Merek Paling Sedikit Diminati
Beberapa merek mobil di Indonesia tahun 2024 hanya mampu menjual produk dalam jumlah yang sangat kecil. Parahnya, ada yang hanya berhasil menjual satu unit sepanjang tahun. Data dari Gabungan Industri Kendaraan Bermotor Indonesia (Gaikindo) mencatat, merek Tata hanya terjual satu unit pada Maret 2024.
Sebagai perbandingan, merek-merek populer seperti Toyota dan Daihatsu berhasil menjual ratusan ribu unit. Toyota misalnya, mencatat penjualan sebanyak 288.982 unit dari pabrikan ke diler, sementara Daihatsu menjual 163.032 unit.

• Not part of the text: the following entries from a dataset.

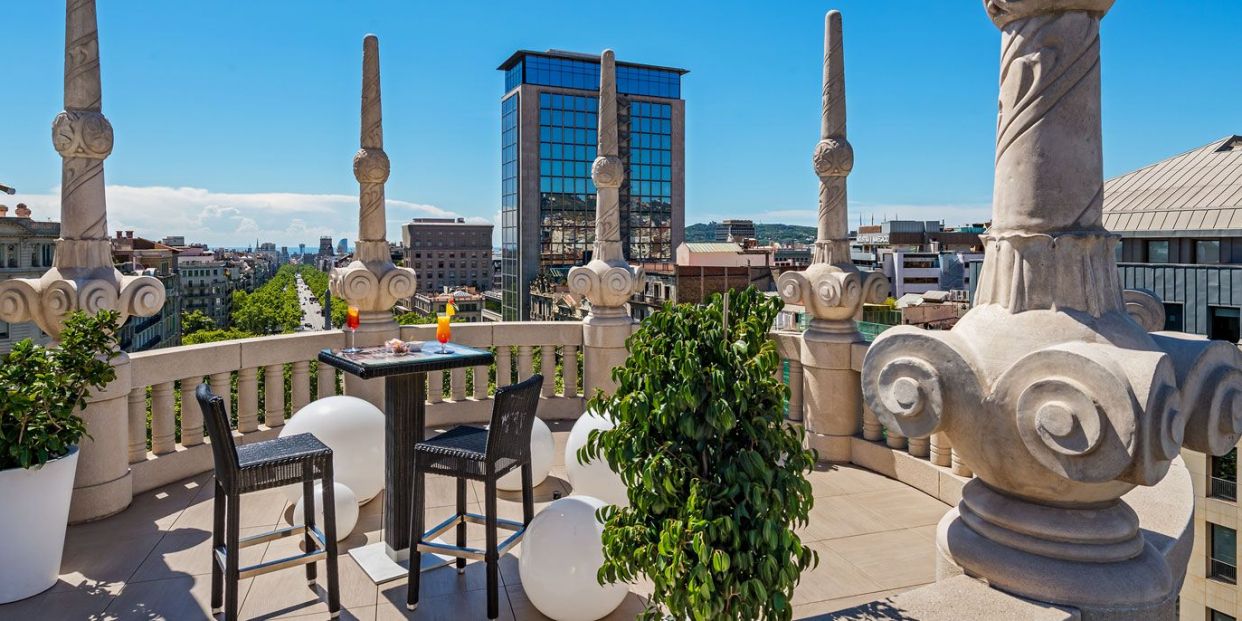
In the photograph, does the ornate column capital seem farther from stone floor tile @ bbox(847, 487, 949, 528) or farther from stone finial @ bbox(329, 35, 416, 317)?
stone finial @ bbox(329, 35, 416, 317)

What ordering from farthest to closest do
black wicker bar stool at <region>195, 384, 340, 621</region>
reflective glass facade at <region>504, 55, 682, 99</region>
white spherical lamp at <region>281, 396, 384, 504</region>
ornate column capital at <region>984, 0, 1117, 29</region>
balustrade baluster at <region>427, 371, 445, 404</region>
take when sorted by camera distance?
reflective glass facade at <region>504, 55, 682, 99</region>, balustrade baluster at <region>427, 371, 445, 404</region>, white spherical lamp at <region>281, 396, 384, 504</region>, black wicker bar stool at <region>195, 384, 340, 621</region>, ornate column capital at <region>984, 0, 1117, 29</region>

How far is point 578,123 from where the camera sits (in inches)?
2618

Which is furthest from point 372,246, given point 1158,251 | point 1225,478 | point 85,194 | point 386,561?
point 1158,251

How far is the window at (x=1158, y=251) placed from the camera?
30.7 meters

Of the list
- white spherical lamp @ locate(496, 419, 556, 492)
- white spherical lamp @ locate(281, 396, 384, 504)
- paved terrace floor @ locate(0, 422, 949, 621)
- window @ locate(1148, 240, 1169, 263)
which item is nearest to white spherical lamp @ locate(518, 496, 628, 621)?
paved terrace floor @ locate(0, 422, 949, 621)

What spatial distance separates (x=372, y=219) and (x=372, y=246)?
284mm

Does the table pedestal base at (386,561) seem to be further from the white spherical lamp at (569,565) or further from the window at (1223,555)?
the window at (1223,555)

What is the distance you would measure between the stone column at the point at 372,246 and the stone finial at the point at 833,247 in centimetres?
397

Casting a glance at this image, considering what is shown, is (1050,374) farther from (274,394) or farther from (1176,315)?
(1176,315)

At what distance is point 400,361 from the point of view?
4184 mm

Penurunan Penjualan Secara Keseluruhan
Selain Tata, Audi hanya terjual 25 unit dengan penjualan yang bervariasi dari 1-4 unit per bulan. Peugeot bahkan sudah meninggalkan pasar Indonesia pertengahan tahun setelah hanya menjual 27 unit di awal 2024. Volkswagen juga mencatat angka rendah dengan 85 unit, dan Seres yang hanya terjual 89 unit.
Secara keseluruhan, jumlah penjualan mobil wholesales di tahun 2024 hanya mencapai 865.723 unit, menurun dari 1.005.802 unit di tahun sebelumnya. Penurunan ini signifikan sebesar 140.079 unit atau sekitar 13,9%. Penjualan retail juga ikut anjlok hingga 10,9%, menurun dari 998.059 unit di 2023 menjadi 889.680 unit di 2024.